Hundreds of colleagues at Pfizer and partner manufacturing sites have come together to respond to the sudden and urgent need for Zithromax® around the world. The commitment to excellence and equity have driven a global response to ensure supply of one of Pfizer’s essential medicines.
Over the past three months, COVID-19 has stressed supply chains for essential medicines and one of the most dynamic responses has been for Pfizer’s drug, Zithromax® (azithromycin). Zithromax is an antibiotic approved to treat certain bacterial infections including community acquired pneumonia. Empirical treatment of pneumonia with azithromycin is often indicated while the diagnosis of COVID-19 is underway. Zithromax is not approved to treat COVID-19 or other viral infections, and the safety and efficacy of azithromycin, either alone or in combination with other therapies, has not yet been demonstrated in patients with COVID-19.
Outside of US and China, global demand for azithromycin doubled while new requirements for Investigator Sponsored Research (ISRs) and humanitarian channels have increased the complexity of this supply chain. To respond to these urgent needs, colleagues from across Pfizer have collaborated in unprecedented ways to increase network flexibility and deliver Zithromax to impacted areas.

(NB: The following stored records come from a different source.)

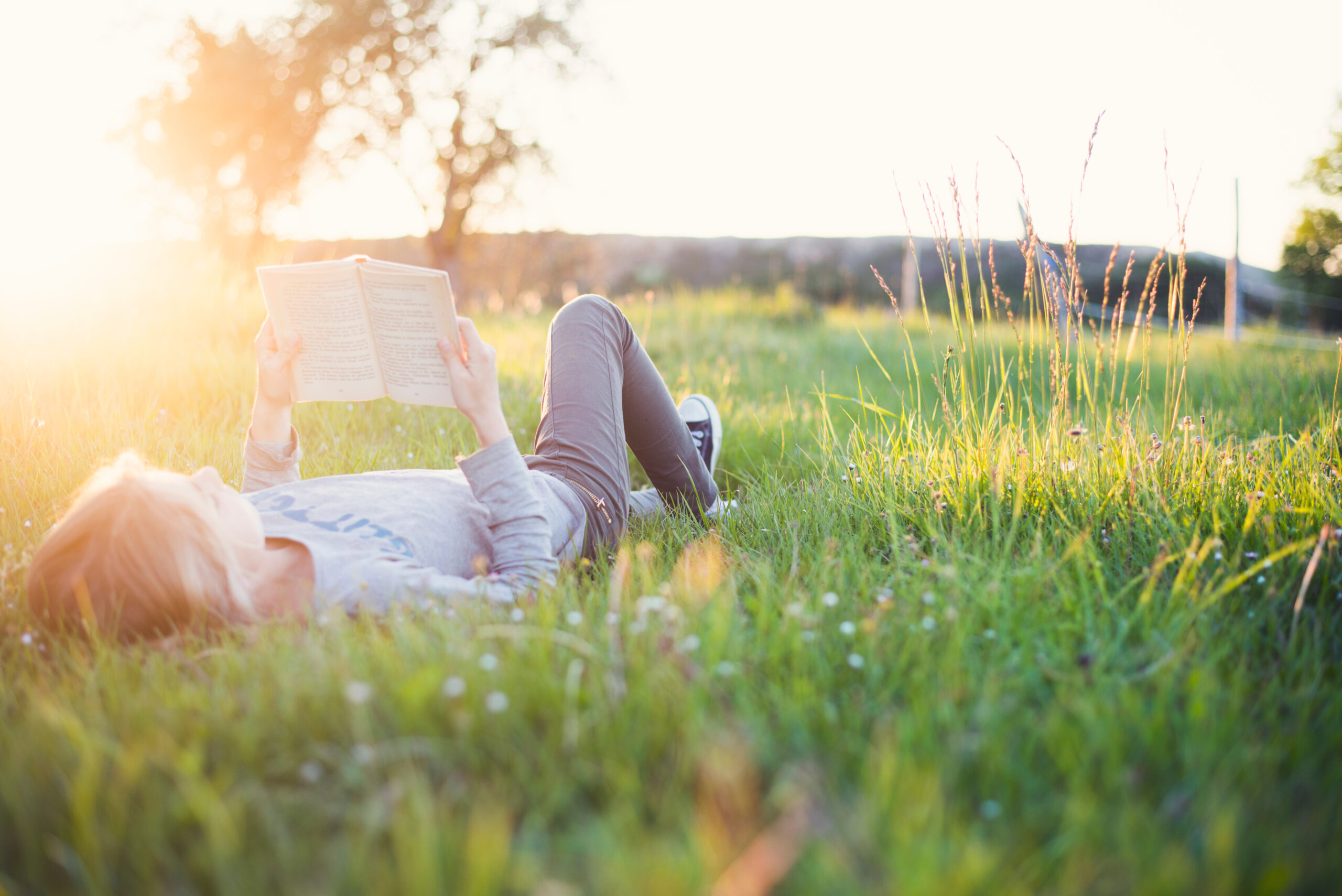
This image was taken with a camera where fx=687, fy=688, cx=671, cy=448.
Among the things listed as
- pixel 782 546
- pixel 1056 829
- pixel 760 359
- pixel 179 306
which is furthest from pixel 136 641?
pixel 760 359

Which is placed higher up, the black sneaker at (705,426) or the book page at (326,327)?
the book page at (326,327)

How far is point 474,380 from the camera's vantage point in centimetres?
201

As the pandemic emerged in China, Pfizer’s Kalamazoo, USA and Algete, Spain sites optimized production to respond with an additional 2 million units of intravenous Zithromax® for China. And in Ireland, the Ringaskiddy site adapted the 2020 schedule to ensure continuity of supply for the medicine in the China market throughout 2021.
To address the European market demand surge, Pfizer’s external partner – the Haupt manufacturing facility in Latina, Italy – delivered approximately four-times the typical monthly supply. Adding to the complexity, the supplier for packaging materials was located in Italy’s COVID-19 Red Zone, requiring the team to approve an alternate source in a record two weeks’ time.
“When Covid-19 hit, we knew that we had to find out-of-the-box ways to quickly meet patients’ evolving needs” said Tanya Alcorn, Vice President Supply Chain. “Thanks to hundreds of colleagues teamwork spanning PGS, HBU, Regulatory Affairs, Corporate Affairs, Legal and other divisions, we’ve been able to increase and redirect Zithromax® production to where it’s needed most. This collective effort is something every Pfizer colleague should feel proud of.”
In the United States, Pfizer was able to redirect tablets originally slated for donation to the International Trachoma Initiative (ITI) to help mitigate drug shortages. Each year, Pfizer manufactures and donates 300 million tablets to fight trachoma, the leading cause of infectious blindness. However, because of social distancing requirements related to COVID-19, the World Health Organization put the trachoma donation program on hold for the time being.
With donation programs paused, Zithromax® tablets originally manufactured for donation, but not yet packaged, could be directed to the United States for Greenstone and Branded supply. This allowed the Vega Baja site to supply US retail channels one month faster and keep Zithromax off backorder while the Barceloneta and Tuas sites could catch up with global demand increases. As of mid-May, Greenstone has supplied more than 140% of the expected annual Zithromax forecast since March.
Building on these efforts, Pfizer worked closely with US FDA to manage supply when Zithromax® went on US drug shortage in April. Pfizer made a one-time donation of Zithromax® (azithromycin) labeled for the trachoma donation program to the humanitarian organization Direct Relief in the United States to provide additional access to the product for more than 1.5M patients. The FDA authorized Pfizer and Direct Relief to distribute the International Trachoma Initiative (ITI) labelled product to hospitals experiencing shortages, accompanied by a communication that explains the labeling differences. Similar approaches are being reviewed in other countries with significant need.
“We are proud to be long-term supporters of the global effort to eliminate trachoma and remain committed to donating Zithromax to the International Trachoma Initiative through 2025” said Caroline Roan, President of The Pfizer Foundation and Vice President of Global Health and Patient Access. “But with the WHO trachoma program on hold, we’ve been able to redirect medicines that are not immediately needed in the trachoma program to help fight COVID-19.”
In addition to commercial and donation supply, Pfizer is responding to several Investigator Sponsored Researchers for Zithromax® clinical trials. A cross-functional team is working to flexibly use commercial supply available closest to the trial locations so that these important trials can start as quickly as possible.
“Pfizer colleagues have stepped up in countless ways in the fight against COVID-19” said Alcorn. “This is just another way we’re #InItTogether.”